Well, no. AI is more of a highly functional parrot, which, while undeniably clever, is still only drawing results from a set of pre-defined data. Like how a parrot imitates human speech, an AI imitates human logical reasoning, or at least it tries to. But just like the parrot doesn’t understand what it says, neither does the AI.
Does AI really understand the things it says?
And this brings us to yet another intriguing question, which is: Does AI really understand the things it says? It is a question we can answer with quite a bit of certainty. And which is absolutely no. While there may come a time when the AI will truly be sentient or self-sufficient, today, the AI is highly dependent on human programmers and thus, incapable of really understanding what it actually says. We can train AI to recognize a particular fruit and assign a word to it, but the model will be unable to comprehend what that fruit is or what the word means.
How does AI work?
But the question still remains: how does AI actually work? While AI is a tool made by humans, it is very good at what it does, which is solving complex problems. Today, almost every industry incorporates AI in one way or another. The AI uses a pre-defined data set as a training model and works on algorithms and rules placed beforehand. It uses these algorithms to manipulate and simulate results from the available data.

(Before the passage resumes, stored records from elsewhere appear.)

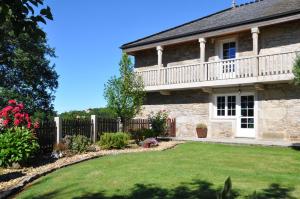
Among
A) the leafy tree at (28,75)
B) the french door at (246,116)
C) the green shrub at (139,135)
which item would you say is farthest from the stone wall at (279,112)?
the leafy tree at (28,75)

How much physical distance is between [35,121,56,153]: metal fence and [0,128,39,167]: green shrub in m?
1.66

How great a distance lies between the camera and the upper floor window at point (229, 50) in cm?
2058

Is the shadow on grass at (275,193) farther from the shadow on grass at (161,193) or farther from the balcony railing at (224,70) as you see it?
the balcony railing at (224,70)

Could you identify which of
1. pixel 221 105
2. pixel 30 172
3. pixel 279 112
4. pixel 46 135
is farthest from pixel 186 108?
pixel 30 172

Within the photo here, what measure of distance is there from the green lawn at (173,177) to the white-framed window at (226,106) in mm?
7065

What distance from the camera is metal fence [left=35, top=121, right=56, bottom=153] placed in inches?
540

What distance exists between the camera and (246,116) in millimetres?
19484

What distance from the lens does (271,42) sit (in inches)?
742

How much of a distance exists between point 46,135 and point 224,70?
10.5m

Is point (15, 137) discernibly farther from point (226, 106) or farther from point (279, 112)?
point (279, 112)

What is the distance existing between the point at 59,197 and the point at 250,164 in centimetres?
625

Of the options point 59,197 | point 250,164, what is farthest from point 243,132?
point 59,197

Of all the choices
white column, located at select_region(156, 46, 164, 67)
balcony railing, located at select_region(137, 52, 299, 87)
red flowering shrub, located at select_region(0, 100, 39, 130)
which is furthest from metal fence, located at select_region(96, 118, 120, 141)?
red flowering shrub, located at select_region(0, 100, 39, 130)

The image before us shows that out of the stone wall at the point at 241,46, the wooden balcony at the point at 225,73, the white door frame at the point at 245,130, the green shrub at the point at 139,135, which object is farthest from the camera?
the white door frame at the point at 245,130
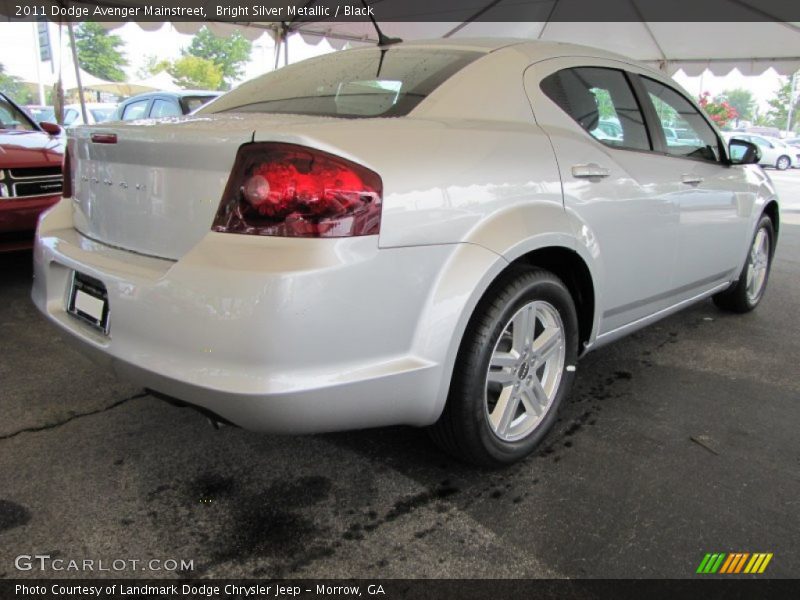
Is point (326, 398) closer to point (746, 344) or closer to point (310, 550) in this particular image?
point (310, 550)

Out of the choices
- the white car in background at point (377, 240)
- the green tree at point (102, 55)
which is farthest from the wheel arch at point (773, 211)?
the green tree at point (102, 55)

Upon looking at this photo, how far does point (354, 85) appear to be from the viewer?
2.27 m

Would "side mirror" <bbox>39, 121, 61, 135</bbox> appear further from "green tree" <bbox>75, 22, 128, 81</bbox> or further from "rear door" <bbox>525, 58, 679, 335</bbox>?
"green tree" <bbox>75, 22, 128, 81</bbox>

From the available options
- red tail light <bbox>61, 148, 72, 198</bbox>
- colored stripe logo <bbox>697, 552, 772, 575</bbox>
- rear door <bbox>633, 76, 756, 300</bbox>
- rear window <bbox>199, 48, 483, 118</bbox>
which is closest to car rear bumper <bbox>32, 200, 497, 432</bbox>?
rear window <bbox>199, 48, 483, 118</bbox>

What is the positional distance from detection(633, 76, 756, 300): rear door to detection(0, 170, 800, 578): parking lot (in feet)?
2.14

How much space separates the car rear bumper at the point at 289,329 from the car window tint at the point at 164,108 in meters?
6.28

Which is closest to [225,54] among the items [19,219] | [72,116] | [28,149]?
[72,116]

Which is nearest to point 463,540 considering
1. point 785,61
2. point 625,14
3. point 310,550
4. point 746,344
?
point 310,550

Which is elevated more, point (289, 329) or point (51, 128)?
→ point (51, 128)

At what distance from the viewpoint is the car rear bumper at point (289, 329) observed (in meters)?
1.54

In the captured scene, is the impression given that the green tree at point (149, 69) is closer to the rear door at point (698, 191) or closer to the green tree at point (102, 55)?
the green tree at point (102, 55)

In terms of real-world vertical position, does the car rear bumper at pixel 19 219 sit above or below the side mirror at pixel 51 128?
below

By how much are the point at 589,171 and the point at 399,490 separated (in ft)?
4.43

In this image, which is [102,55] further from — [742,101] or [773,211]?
[742,101]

The entire process can be divided into smaller segments, such as:
Input Process
Like the first step in any computing system or program, the AI also needs certain input to work. Without data, AI won’t be able to function. So the programmers collect data and compile it accordingly for the AI to learn from and train. However, this data can be versatile; it can be text, images, videos, or even audio. But the programmers also have to ensure that the data is clearly defined and presented with enough context for the AI to understand the basic subtleties.
Data Processing
Then comes data processing, meaning, using the data from the input step and processing it as per the rules and algorithms in place. When the AI is asked to perform a task, it first checks the data and processes it for possible outcomes. With the advancement of technology, AI can even process data in real time and derive accurate results accordingly.
Outcomes or Results
After processing said data, it is obvious that AI will present results. These outcomes, whether positive, negative, accurate, or inaccurate, are not of concern in this step. Rather, it is the ability of AI to present outcomes and their delivery.
Adjustments
Then comes the adjustment process, where the AI can learn from its mistakes. If the derived outcome is incorrect or inaccurate, the AI can try to process the input again. It adjusts some of the algorithm parameters to derive a better solution. It is this step that differentiates AI from other computing tools, as the AI, when programmed accordingly, can adjust the rules and algorithms to better itself.
Final Assessments
And finally, the AI also does an assessment of the task it performed after making adjustments to not only retain the experience but also learn from it so that it can perform better in the future. This step also allows the AI model to make inferences and predictions based on the data used. Also, this step can be used to provide much-needed feedback that can be helpful in making future algorithms.